Miguel Molina giving it all in SEA Games

Jun Lomibao
Business Mirror
http://www.businessmirror.com.ph/index.php?option=com_content&view=article&id=19665:mm-giving-it-all-in-last-seag&catid=31:sports&Itemid=65

VIENTIANE—Miguel Molina is well on his way to repeating as Best Male Athlete of these 25th Southeast Asian (SEA) Games.

He also says he is on his way to completing his last SEA Games stint and final SEA Games participation in 2010 in Guangzhou.

And the high-tech suits?

Molina says he doesn’t like them. Just a bit, maybe.

“2011 SEA Games? A spectator, maybe,” said Molina, 25, when asked if he would continue representing the country.

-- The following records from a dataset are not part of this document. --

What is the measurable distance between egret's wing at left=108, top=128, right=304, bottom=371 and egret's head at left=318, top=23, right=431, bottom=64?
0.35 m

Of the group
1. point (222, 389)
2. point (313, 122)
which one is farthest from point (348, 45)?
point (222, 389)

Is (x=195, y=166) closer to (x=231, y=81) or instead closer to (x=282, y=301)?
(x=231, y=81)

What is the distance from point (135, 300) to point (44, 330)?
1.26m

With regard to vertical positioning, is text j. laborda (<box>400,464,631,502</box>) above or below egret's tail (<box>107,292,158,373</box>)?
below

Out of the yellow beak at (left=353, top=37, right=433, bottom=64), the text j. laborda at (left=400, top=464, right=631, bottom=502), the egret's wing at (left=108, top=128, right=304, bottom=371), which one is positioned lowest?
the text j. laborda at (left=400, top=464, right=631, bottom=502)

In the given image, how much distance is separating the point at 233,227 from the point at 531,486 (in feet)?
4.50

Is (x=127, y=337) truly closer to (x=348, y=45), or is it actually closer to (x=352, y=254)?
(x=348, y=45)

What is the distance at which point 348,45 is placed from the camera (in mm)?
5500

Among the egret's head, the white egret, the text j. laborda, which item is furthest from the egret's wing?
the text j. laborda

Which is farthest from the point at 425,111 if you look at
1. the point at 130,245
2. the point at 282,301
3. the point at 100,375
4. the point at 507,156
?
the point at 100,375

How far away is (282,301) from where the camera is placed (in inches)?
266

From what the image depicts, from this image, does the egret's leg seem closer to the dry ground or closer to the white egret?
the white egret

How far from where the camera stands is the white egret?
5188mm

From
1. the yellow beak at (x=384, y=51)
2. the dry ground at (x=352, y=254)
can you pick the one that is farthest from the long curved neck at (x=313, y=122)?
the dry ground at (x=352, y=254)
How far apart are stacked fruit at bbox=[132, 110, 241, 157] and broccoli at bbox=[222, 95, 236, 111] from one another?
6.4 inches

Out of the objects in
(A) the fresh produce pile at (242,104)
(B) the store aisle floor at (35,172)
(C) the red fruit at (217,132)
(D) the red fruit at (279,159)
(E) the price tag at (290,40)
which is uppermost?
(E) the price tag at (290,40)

“…I don’t think it’s fair to other Filipino swimmers and to myself [if I stay on the team], because I want to give it a hundred percent each time I’m here,” explained Molina, already winner of two gold medals—the 200 and 400 meters individual medley, two shy of the four he won in Nakhon Ratchasima two years ago that earned him the Best Male Athlete trophy.

“I’m actually looking at the Asian Games as my last race. Who knows, maybe if everything goes well, I might continue. I know it’s just one year apart, but a year of training and swimming is such a long time. We’ll see,” he said.

The suits?

“Honestly? I don’t like them,” he quipped. “And the reason the times are better here is because of the suits.”

The RP tankers are using the $500-a-piece full- or knee-high Speedo LZR suits, Molina included. The Thais and Singaporeans use the same, while some don TYR high-techs, Arena, Blue 70 and J-Kid.

“They are a lot faster this time…because there’re so many SEA Games records being broken. The competition is a lot faster, I think a lot of it has to do with the new swimsuit people are wearing.

“But I don’t want to blame the swimsuits because they’ll be banned by next year. And I think it has helped a lot of swimmers who are not necessarily better but more powerful, less technique, less endurance. It helps them glide faster on the water, so I think it’s an advantage. It will be good that these suits are banned.”

“I don’t like the suits. It changes swimming. You don’t have to work as hard. For me, since I started using the suits in February, in a span of 10 months, it already changed my stroke,” said Molina, adding, “it affects your game.”

Molina swam the finals of the 200-meter breastroke on Sunday night. He will still swim the 200 free and 4x100 medley, hoping to win all to earn an unprecedented third-straight MVP trophy.

But the MVP trophy appeared farthest from his mind. He’s thinking retirement and when he does, he would like to be in a job where he is most relaxed and where he is most at home with—a desk job a hundred percent excluded.

As a coach?

Not really, he said. “But I tried a few months back when my coach had to fly to Hong Kong and I had to take over. But definitely, coaching is better than training,” he said.

As a lifeguard in a beach paradise somewhere?

“That will be good,” he said, smiling with eyes sparkling.